England in the Sixteenth Century, and superstition rules the countryside.
Lord Edward Whitman, the sadistic local magistrate (played, somewhat
inevitably, by Vincent Price), takes it upon himself to rid the land
of witchcraft by stripping, flogging, branding and burning as many buxom
wenches as his corrupt family can lay their hands on.
Eventually the law of averages pays off and Whitman manages to find a
genuine coven of witches – or at least a bunch of pasty extras
prancing around a woodland clearing in white robes. Whitman wastes little
time in ordering the death of most of them but, for reasons that remain
bewilderingly mysterious, he opts to let the head witch, Oona, go free.
This, unsurprisingly, proves to be a mistake as Oona has a secret weapon
already esconsed in the Whitman household. It’s Roderick, their
groomsman, who was found wandering the forest as a child many years earlier
and was taken in by Whitman’s wife. Now all grown up, Roderick
is embroiled in a bawdy affair with Whitman’s daughter and – wait
for it – he’s also a werewolf. Night after night, Oona and
her remaining acolytes chant and sway, and Roderick sprouts fur and mauls
another Whitman to death.
But let’s rewind to the pivotal scene of this rather plodding gothic
melodrama, as Whitman’s goons round up Oona’s worshippers.
If you’re quick with the freeze-frame button you might be able
to spot the 24-year-old Stephen Rea as one of the scantily clad witches
interrupted mid-frolic. We get a fleeting glimpse of the future Oscar
nominee as he’s trapped in a net, right before he gets chopped
to bits with a hatchet.
Of course, following this inauspicious debut the Belfast-born Rea went
on to become one of Britain’s leading stage and screen actors.
From The Crying Game (for which he received his Oscar nod) through to
Interview With The Vampire and, more recently, V For Vendetta he’s
alternated between low budget British films and Hollywood blockbusters
with admirable aplomb.
Need to know: The banshee is a creature from Celtic
folklore, a female apparition whose unearthly scream heralds death and
tragedy
for those
who hear it.
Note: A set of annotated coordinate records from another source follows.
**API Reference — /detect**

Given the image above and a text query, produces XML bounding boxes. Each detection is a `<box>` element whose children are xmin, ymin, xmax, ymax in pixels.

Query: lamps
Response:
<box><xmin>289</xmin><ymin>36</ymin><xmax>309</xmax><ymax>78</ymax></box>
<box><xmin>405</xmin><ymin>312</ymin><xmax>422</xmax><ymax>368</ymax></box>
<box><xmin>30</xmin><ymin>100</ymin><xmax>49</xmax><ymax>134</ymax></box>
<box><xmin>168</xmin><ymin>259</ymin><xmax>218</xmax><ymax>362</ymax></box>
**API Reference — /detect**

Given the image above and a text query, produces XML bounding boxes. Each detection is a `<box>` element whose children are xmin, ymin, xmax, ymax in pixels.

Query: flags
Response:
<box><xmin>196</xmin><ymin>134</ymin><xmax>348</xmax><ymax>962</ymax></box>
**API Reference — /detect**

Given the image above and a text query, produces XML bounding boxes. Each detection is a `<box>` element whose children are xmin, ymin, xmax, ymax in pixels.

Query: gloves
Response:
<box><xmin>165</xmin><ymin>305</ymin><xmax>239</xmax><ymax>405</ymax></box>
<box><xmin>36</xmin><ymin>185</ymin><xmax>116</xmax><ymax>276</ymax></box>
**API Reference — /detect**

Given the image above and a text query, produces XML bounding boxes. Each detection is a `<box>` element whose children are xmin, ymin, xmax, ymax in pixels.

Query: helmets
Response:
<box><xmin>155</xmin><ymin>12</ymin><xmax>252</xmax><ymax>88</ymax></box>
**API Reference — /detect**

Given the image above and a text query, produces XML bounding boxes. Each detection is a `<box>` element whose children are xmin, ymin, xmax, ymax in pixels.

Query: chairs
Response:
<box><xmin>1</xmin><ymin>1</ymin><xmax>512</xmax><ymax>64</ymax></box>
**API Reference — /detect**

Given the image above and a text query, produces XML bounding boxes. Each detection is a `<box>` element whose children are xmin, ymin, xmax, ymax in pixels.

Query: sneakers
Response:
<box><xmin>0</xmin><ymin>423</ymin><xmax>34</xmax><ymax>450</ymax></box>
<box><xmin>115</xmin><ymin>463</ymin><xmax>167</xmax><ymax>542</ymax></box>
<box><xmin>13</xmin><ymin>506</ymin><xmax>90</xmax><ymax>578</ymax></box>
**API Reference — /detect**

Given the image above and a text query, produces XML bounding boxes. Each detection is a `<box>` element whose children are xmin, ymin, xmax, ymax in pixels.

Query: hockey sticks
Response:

Despite the title, Cry of the Banshee features no such creature.
The movie also bears more than a passing resemblance to the 1968 horror
classic, Witchfinder General (released in the US as Conqueror Worm),
with both featuring Vincent Price as a witch-burning puritan – though
the 1968 film contains no witches or werewolves and is instead a powerful
study of hypocrisy and corruption.
Cry of the Banshee was produced and
distributed by American International Pictures and, despite having absolutely
no connection with the author, the studio sold the movie as part of its
Edgar Allen Poe series, which had previously found Price collaborating
with Roger Corman on a string of wonderfully baroque – and financially
lucrative - horror classics. Banshee was
directed by Gordon Hessler, who helmed several of AIPs later efforts,
as
well
as
The Golden
Voyage of Sinbad and the rock-horror of KISS meets the Phantom of the
Park.
The script was written by Christopher Wicking, who would go on
to write the incomprehensible Dream Demon (see: Timothy Spall). And don’t
be surprised if the opening titles for Cry of the Banshee look familiar – they
were animated by Terry Gilliam, then just embarking on the first season
of seminal TV comedy, Monty Python’s Flying Circus.
Honourable mentions: Cry of the Banshee wasn’t Rea’s only
brush with horror. In 1984 he appeared in another lycanthropic yarn,
the infinitely more respectable The Company of Wolves. He followed that
with the grave-robbing story of Burke and Hare in The Doctor and the
Devils, before playing a supporting role in the histrionic vampire soap
opera, Interview with a Vampire. As recently as 2002 he appeared in the
utterly ludicrous Feardotcom, so you should clearly never give up hope
of yet another return to cheesy horror.
Availability: Cry of the Banshee is available on DVD in a double bill
with The Oblong Box as one of MGMs Midnite Movies releases.